WP_20160406_012Après un vrai Illy caffe servi ristretto dans les règles de l’art et bu à la va-vite au bout du comptoir, faîtes comme moi en filant droit vers le fond de la boutique. C’est là que vous attendent quelques 260 références andalouses qui font de cette petite cave probablement la plus grande au monde, en tout cas la plus fournie en fioles de Jerez et autres Montilla-Moriles. On reste coi face à la variété et à la rareté des vins qui sont exposées. Et pas que dans le créneau du fino ! Toujours avec en bouche le parfum de la douce amertume rôtie de mon café du matin (il est presque midi, mais il faut se mettre au rythme local…), tout en réclamant l’aide du patron, Sebastià Lozano, je mets la main sur une petite bouteille d’une marque qui m’était inconnue et dont le prix ne dépassait pas 20 euros. Je demande à l’avoir en terrasse dans un seau à glace. Une telle exigence ne choque nullement Sebastià qui ajoutera à ma demande une petite assiette de morceaux de jambon ibérico.
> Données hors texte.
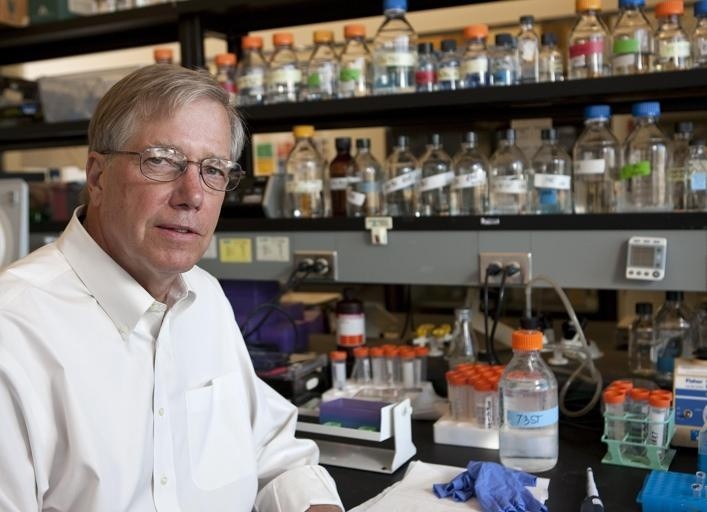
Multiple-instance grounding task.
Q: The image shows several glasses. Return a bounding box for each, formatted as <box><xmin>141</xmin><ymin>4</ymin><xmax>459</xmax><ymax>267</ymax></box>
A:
<box><xmin>98</xmin><ymin>145</ymin><xmax>242</xmax><ymax>192</ymax></box>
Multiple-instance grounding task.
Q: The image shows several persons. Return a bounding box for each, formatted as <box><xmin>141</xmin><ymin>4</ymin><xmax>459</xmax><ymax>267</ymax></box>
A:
<box><xmin>0</xmin><ymin>65</ymin><xmax>349</xmax><ymax>512</ymax></box>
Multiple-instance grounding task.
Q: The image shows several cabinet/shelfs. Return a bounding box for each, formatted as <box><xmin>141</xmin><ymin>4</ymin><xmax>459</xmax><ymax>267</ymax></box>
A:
<box><xmin>0</xmin><ymin>0</ymin><xmax>707</xmax><ymax>292</ymax></box>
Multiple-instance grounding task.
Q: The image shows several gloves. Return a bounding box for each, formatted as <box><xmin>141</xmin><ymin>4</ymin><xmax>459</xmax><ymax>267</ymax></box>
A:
<box><xmin>434</xmin><ymin>460</ymin><xmax>547</xmax><ymax>511</ymax></box>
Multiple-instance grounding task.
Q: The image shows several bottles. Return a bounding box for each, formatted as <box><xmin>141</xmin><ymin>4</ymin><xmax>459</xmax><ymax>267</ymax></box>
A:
<box><xmin>495</xmin><ymin>130</ymin><xmax>532</xmax><ymax>213</ymax></box>
<box><xmin>465</xmin><ymin>22</ymin><xmax>493</xmax><ymax>87</ymax></box>
<box><xmin>238</xmin><ymin>36</ymin><xmax>270</xmax><ymax>105</ymax></box>
<box><xmin>533</xmin><ymin>129</ymin><xmax>574</xmax><ymax>214</ymax></box>
<box><xmin>154</xmin><ymin>48</ymin><xmax>174</xmax><ymax>65</ymax></box>
<box><xmin>656</xmin><ymin>0</ymin><xmax>693</xmax><ymax>74</ymax></box>
<box><xmin>516</xmin><ymin>16</ymin><xmax>544</xmax><ymax>82</ymax></box>
<box><xmin>566</xmin><ymin>1</ymin><xmax>613</xmax><ymax>81</ymax></box>
<box><xmin>575</xmin><ymin>105</ymin><xmax>628</xmax><ymax>214</ymax></box>
<box><xmin>497</xmin><ymin>334</ymin><xmax>557</xmax><ymax>472</ymax></box>
<box><xmin>455</xmin><ymin>131</ymin><xmax>493</xmax><ymax>216</ymax></box>
<box><xmin>493</xmin><ymin>32</ymin><xmax>521</xmax><ymax>83</ymax></box>
<box><xmin>383</xmin><ymin>137</ymin><xmax>417</xmax><ymax>216</ymax></box>
<box><xmin>693</xmin><ymin>0</ymin><xmax>707</xmax><ymax>68</ymax></box>
<box><xmin>270</xmin><ymin>32</ymin><xmax>305</xmax><ymax>102</ymax></box>
<box><xmin>49</xmin><ymin>168</ymin><xmax>68</xmax><ymax>220</ymax></box>
<box><xmin>418</xmin><ymin>42</ymin><xmax>440</xmax><ymax>89</ymax></box>
<box><xmin>418</xmin><ymin>136</ymin><xmax>455</xmax><ymax>217</ymax></box>
<box><xmin>602</xmin><ymin>380</ymin><xmax>673</xmax><ymax>460</ymax></box>
<box><xmin>348</xmin><ymin>138</ymin><xmax>383</xmax><ymax>215</ymax></box>
<box><xmin>305</xmin><ymin>30</ymin><xmax>339</xmax><ymax>100</ymax></box>
<box><xmin>626</xmin><ymin>102</ymin><xmax>674</xmax><ymax>212</ymax></box>
<box><xmin>26</xmin><ymin>173</ymin><xmax>49</xmax><ymax>233</ymax></box>
<box><xmin>445</xmin><ymin>308</ymin><xmax>477</xmax><ymax>372</ymax></box>
<box><xmin>614</xmin><ymin>0</ymin><xmax>656</xmax><ymax>72</ymax></box>
<box><xmin>697</xmin><ymin>421</ymin><xmax>706</xmax><ymax>475</ymax></box>
<box><xmin>674</xmin><ymin>100</ymin><xmax>707</xmax><ymax>219</ymax></box>
<box><xmin>280</xmin><ymin>126</ymin><xmax>331</xmax><ymax>217</ymax></box>
<box><xmin>445</xmin><ymin>360</ymin><xmax>507</xmax><ymax>430</ymax></box>
<box><xmin>339</xmin><ymin>24</ymin><xmax>373</xmax><ymax>98</ymax></box>
<box><xmin>373</xmin><ymin>1</ymin><xmax>418</xmax><ymax>91</ymax></box>
<box><xmin>539</xmin><ymin>33</ymin><xmax>566</xmax><ymax>81</ymax></box>
<box><xmin>335</xmin><ymin>298</ymin><xmax>368</xmax><ymax>363</ymax></box>
<box><xmin>331</xmin><ymin>138</ymin><xmax>360</xmax><ymax>217</ymax></box>
<box><xmin>440</xmin><ymin>39</ymin><xmax>465</xmax><ymax>90</ymax></box>
<box><xmin>579</xmin><ymin>466</ymin><xmax>604</xmax><ymax>511</ymax></box>
<box><xmin>629</xmin><ymin>289</ymin><xmax>706</xmax><ymax>385</ymax></box>
<box><xmin>211</xmin><ymin>53</ymin><xmax>238</xmax><ymax>104</ymax></box>
<box><xmin>328</xmin><ymin>322</ymin><xmax>450</xmax><ymax>392</ymax></box>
Accompagnant notre dégustation de quelques bouffées d’un excellent cigarillo cubain (il n’était pas l’heure du gros cigare), un petit Partagas, ma compagne et moi étions aux anges lorsque jaillit de la rue l’ombre (amincie) de notre ami Vincent. Ni une ni deux, sur le ton triomphal du « Goûtez-moi ça, vous allez voir que c’est autre chose ! », voilà qu’il nous fait servir un autre flacon, sa découverte du moment. Fier tel un hidalgo d’opérette, aussi à l’aise qu’un paysan gascon, il nous sert son trésor, son vin d’amour tout droit sorti d’une bouteille aux allures de fiole antique. Le vin est gras de matière, mais il est pourtant aussi solide que le mur d’enceinte de l’Alcazar de Jerez. Il file bien droit en bouche, imprimant dès le départ le style aiguisé et distingué d’un jeune cavalier en habit sorti tout droit de l’école équestre de la ville pour parader devant les belles qui se pressent sur le chemin des festivités de la Feria del Caballo.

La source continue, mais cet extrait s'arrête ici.